Italy minister quits as vote looms

REUTERS , ROME

An Italian junior minister resigned on Wednesday in the latest blow to Prime Minister Silvio Berlusconi, who is pushing an unpopular 25 billion euro (US$32 billion) austerity package through parliament.

Economy Ministry undersecretary Nicola Cosentino had been under mounting pressure to quit after being put under investigation for suspected involvement in a conspiracy to influence court rulings and smear opponents in his own party.

Cosentino denied in a statement any wrongdoing but said he had decided to step down in agreement with Berlusconi, who faced a confidence vote yesterday on the austerity budget.

He said he was the victim of persecution not only by the opposition but also by allies of Gianfranco Fini, speaker of parliament and co-founder with Berlusconi of the ruling People of Freedom party.

He said Fini’s increasingly critical stance on a widening corruption scandal that has tainted the government was simply “a not-so veiled attempt to gain power within the party.”

Cosentino’s departure was the third resignation from Berlusconi’s government in two months.

Industry Minister Claudio Scajola quit in May after being linked to an improper real estate deal and Federalism Minister Aldo Brancher stepped down last week in the middle of an embezzlement trial.

Cosentino had already offered to resign in February after prosecutors sought his arrest for alleged links to the Naples mafia but the prime minister rejected the offer.

He was later placed under investigation over reports that a cabal of officials within the People of Freedom party conspired to manipulate political appointments and lean on judges.

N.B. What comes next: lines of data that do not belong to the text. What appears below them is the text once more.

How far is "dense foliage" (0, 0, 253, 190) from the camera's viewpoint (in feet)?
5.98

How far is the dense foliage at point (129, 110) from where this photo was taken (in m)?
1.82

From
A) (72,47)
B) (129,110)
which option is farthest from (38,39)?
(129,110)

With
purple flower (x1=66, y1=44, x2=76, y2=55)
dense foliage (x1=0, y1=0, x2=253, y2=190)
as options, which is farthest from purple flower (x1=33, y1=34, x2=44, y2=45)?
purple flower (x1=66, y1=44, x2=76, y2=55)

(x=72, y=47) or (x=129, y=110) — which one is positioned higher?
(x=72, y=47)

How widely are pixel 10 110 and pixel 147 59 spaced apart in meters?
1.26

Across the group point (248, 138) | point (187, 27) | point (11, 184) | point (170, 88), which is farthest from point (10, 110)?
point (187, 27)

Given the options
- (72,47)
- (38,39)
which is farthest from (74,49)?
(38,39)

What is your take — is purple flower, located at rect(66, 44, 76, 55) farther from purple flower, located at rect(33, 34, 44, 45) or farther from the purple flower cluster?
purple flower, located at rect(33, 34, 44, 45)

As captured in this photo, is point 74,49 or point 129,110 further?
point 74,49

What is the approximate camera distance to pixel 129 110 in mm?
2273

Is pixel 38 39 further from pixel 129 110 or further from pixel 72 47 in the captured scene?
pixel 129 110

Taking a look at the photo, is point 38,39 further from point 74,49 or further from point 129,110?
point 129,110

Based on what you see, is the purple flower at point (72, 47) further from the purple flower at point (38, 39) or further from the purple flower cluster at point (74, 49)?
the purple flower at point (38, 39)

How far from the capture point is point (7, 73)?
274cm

Berlusconi this week dismissed the widespread reports on the case but allies of Fini, who has been engaged in an acrimonious conflict with the prime minister over recent months, had backed calls for Cosentino to quit.

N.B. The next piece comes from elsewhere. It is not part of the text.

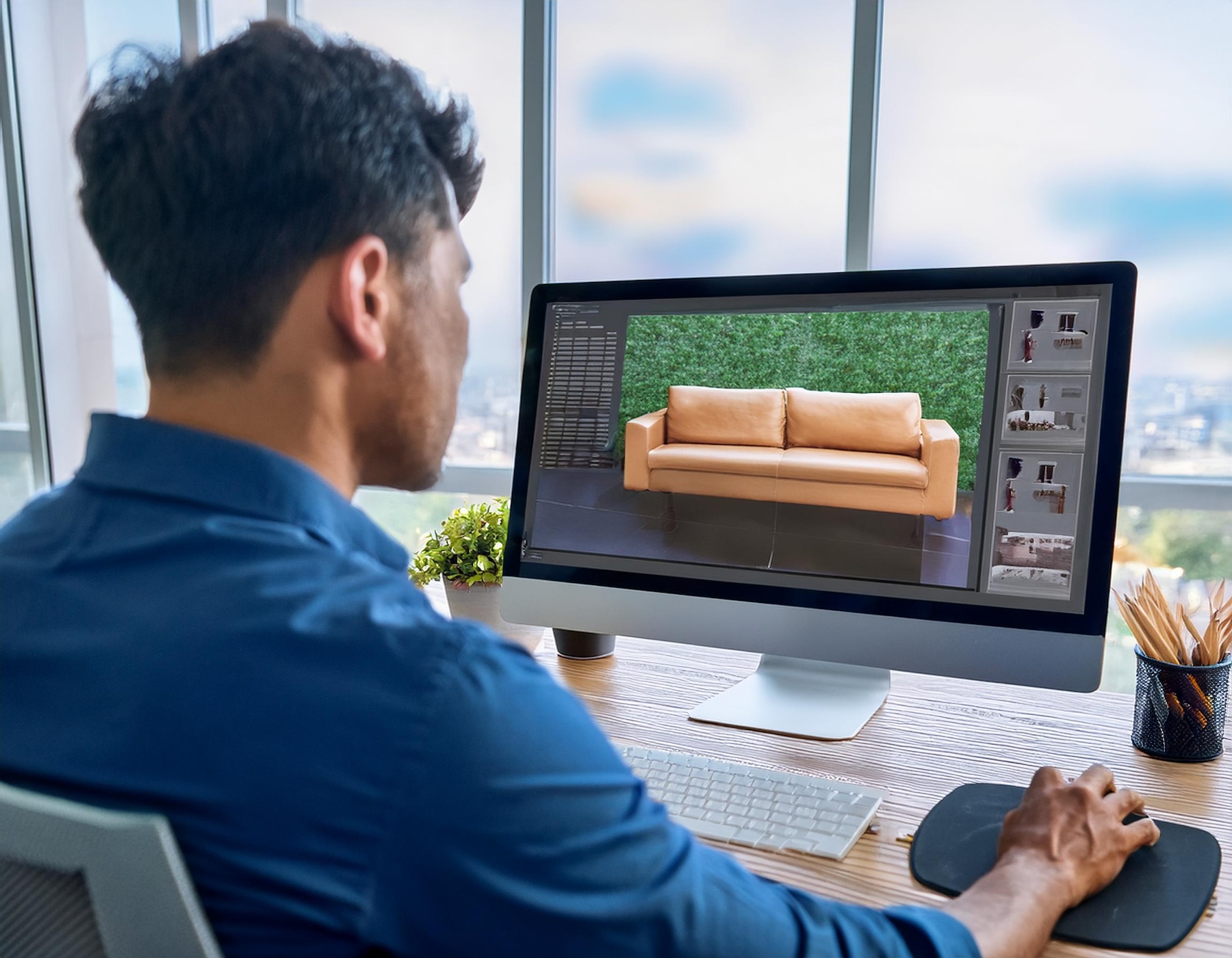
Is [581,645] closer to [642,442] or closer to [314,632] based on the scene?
[642,442]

The premier is enduring one of the rockiest moments in his two-year tenure, with falling approval ratings adding to pressure.

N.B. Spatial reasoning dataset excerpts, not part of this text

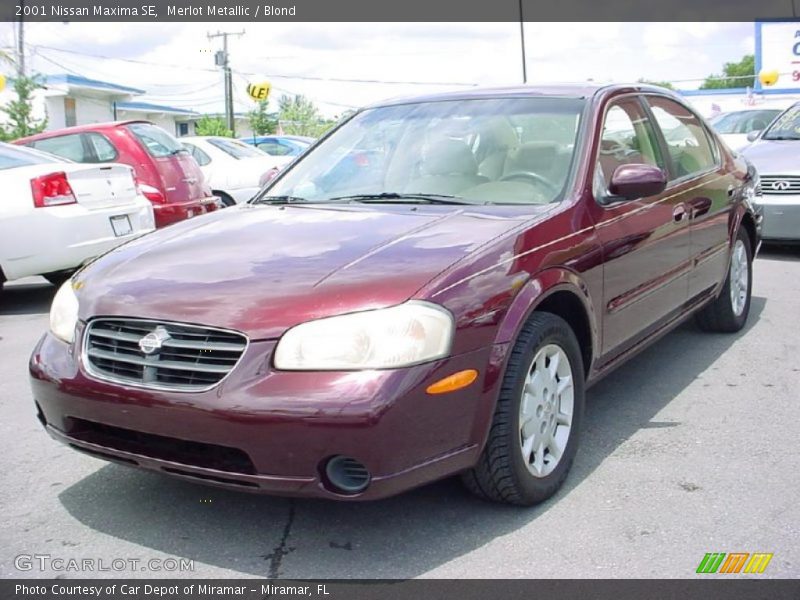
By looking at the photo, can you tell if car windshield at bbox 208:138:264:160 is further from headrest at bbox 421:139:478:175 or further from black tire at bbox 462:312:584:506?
black tire at bbox 462:312:584:506

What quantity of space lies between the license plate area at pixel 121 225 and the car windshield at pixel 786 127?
22.2 ft

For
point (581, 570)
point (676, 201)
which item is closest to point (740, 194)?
point (676, 201)

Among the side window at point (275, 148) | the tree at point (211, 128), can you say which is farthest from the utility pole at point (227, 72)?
the side window at point (275, 148)

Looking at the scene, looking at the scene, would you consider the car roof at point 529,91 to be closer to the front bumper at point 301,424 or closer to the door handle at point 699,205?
the door handle at point 699,205

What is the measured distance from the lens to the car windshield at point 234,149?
12.6 metres

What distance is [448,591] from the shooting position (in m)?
2.84

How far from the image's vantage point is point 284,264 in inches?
128

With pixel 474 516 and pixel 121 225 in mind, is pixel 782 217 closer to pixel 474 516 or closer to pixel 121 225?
pixel 121 225

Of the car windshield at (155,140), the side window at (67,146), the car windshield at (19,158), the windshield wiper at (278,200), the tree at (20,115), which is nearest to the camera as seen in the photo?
the windshield wiper at (278,200)

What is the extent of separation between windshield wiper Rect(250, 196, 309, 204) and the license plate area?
334 cm

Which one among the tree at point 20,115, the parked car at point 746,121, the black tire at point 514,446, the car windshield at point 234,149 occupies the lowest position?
the black tire at point 514,446

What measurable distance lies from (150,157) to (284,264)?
6.29 m

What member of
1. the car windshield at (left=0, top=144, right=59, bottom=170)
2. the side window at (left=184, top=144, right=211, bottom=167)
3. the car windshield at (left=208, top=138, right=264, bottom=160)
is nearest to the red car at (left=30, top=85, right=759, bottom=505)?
the car windshield at (left=0, top=144, right=59, bottom=170)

“The ruling coalition is on the ropes,” Enrico Letta of the opposition Democratic Party said after Cosentino resigned.

Still, Berlusconi is expected to win the vote on the budget in the Senate given his large majority.

The package, including cuts in public sector pay and drastic reductions in regional funds, is opposed by groups ranging from unions to cash-strapped local governments, which say they will not be able to provide proper health and education services.

“Only workers pay,” Guglielmo Epifani, leader of the main CGIL union, said on Wednesday.

But the government says the measures are essential to bring Italy’s budget deficit down from 5.3 percent of GDP to 2.7 percent by 2012, in line with EU requirements, and to reassure markets fearing a widening debt crisis in southern Europe.

“Austerity is a necessity,” the main architect of the budget, Economy Minister Giulio Tremonti, said.

Once approved by the Senate, the budget will go before the lower house of parliament, where the government is also planning to call a confidence vote by the end of the month.